The one proper bug I know about in the TI-36X Pro (and TI-30X Pro MultiView) has been fixed in the TI-30X MultiView.

To produce the bug:

- Convert a number to a mixed number, for example: '1.75 math 1 enter' produces '1¾'. (This step is unnecessary if the mixed number conversion feature (math 1: n/d⇔Un/d) has been used at any time since the calculator was reset.)
- Calculate '625π/4 enter' , producing 490.8738521.
- Press the 'answer toggle' key (above the 'enter' key). The result is displayed as a mixed number '156␣π/4', i.e. '156 and pi quarters'. Obviously, this is nonsensical, although the calculator still holds the correct number internally.
- Press the 'answer toggle' key again. The calculator displays 'SYNTAX ERROR'.

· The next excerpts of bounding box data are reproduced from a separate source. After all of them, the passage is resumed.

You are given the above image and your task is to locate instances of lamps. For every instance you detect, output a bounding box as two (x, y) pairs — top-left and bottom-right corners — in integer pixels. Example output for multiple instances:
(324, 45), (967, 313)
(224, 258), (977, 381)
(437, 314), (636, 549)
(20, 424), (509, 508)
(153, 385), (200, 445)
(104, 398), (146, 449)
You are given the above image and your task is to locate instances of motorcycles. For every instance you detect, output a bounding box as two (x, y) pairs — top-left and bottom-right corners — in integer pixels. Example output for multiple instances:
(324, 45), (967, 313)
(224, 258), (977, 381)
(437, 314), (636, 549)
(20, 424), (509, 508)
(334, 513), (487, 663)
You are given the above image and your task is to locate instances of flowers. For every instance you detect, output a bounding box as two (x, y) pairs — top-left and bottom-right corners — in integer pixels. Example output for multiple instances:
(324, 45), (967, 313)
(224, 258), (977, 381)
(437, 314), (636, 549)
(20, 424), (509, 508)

To fix this bug it is necessary to reset the calculator by holding the 'On' and 'clear' keys simultaneously. The calculator displays 'MEMORY CLEARED'. This clears all the settings and memories. Press 'clear' to clear the message. After resetting the calculator:

- Calculate '625π/4 enter' , producing 490.8738521.
- Press the 'answer toggle' key (above the 'enter' key). The result is displayed as a simple fraction of pi '625π/4'.
- Press the 'answer toggle' key again. The result is 490.8738521.

The above bug has been fixed in the MathPrint model. It will never attempt to display a fraction of pi as mixed number.

A 'semi-bug' has also been fixed in the MathPrint model. This one concerns temperature conversions on negative numbers.

Previously, in the TI-36X Pro (and TI-30X Pro MultiView), it was necessary to enclose negative numbers in parentheses when performing temperature conversions, otherwise, the negation would be performed after the conversion. For example, '-1 °C⯈°F' would produce the result -33.8 instead of 30.2. To be fair, this was mentioned in the manual, but probably retroactively. Also, expressions such as '2-3 °C⯈°F' are calculated as '2 - (3 °C⯈°F)' producing a result of -35.4.

In the new TI-30X Pro MathPrint, unit conversions seem to have a much lower priority, so that '-1 °C⯈°F' and '2-3 °C⯈°F' both produce a result of 30.2. Strangely, the manual for the MathPrint still insists that negative numbers be placed in parentheses to do temperature conversions. This is probably left over from the previous manual!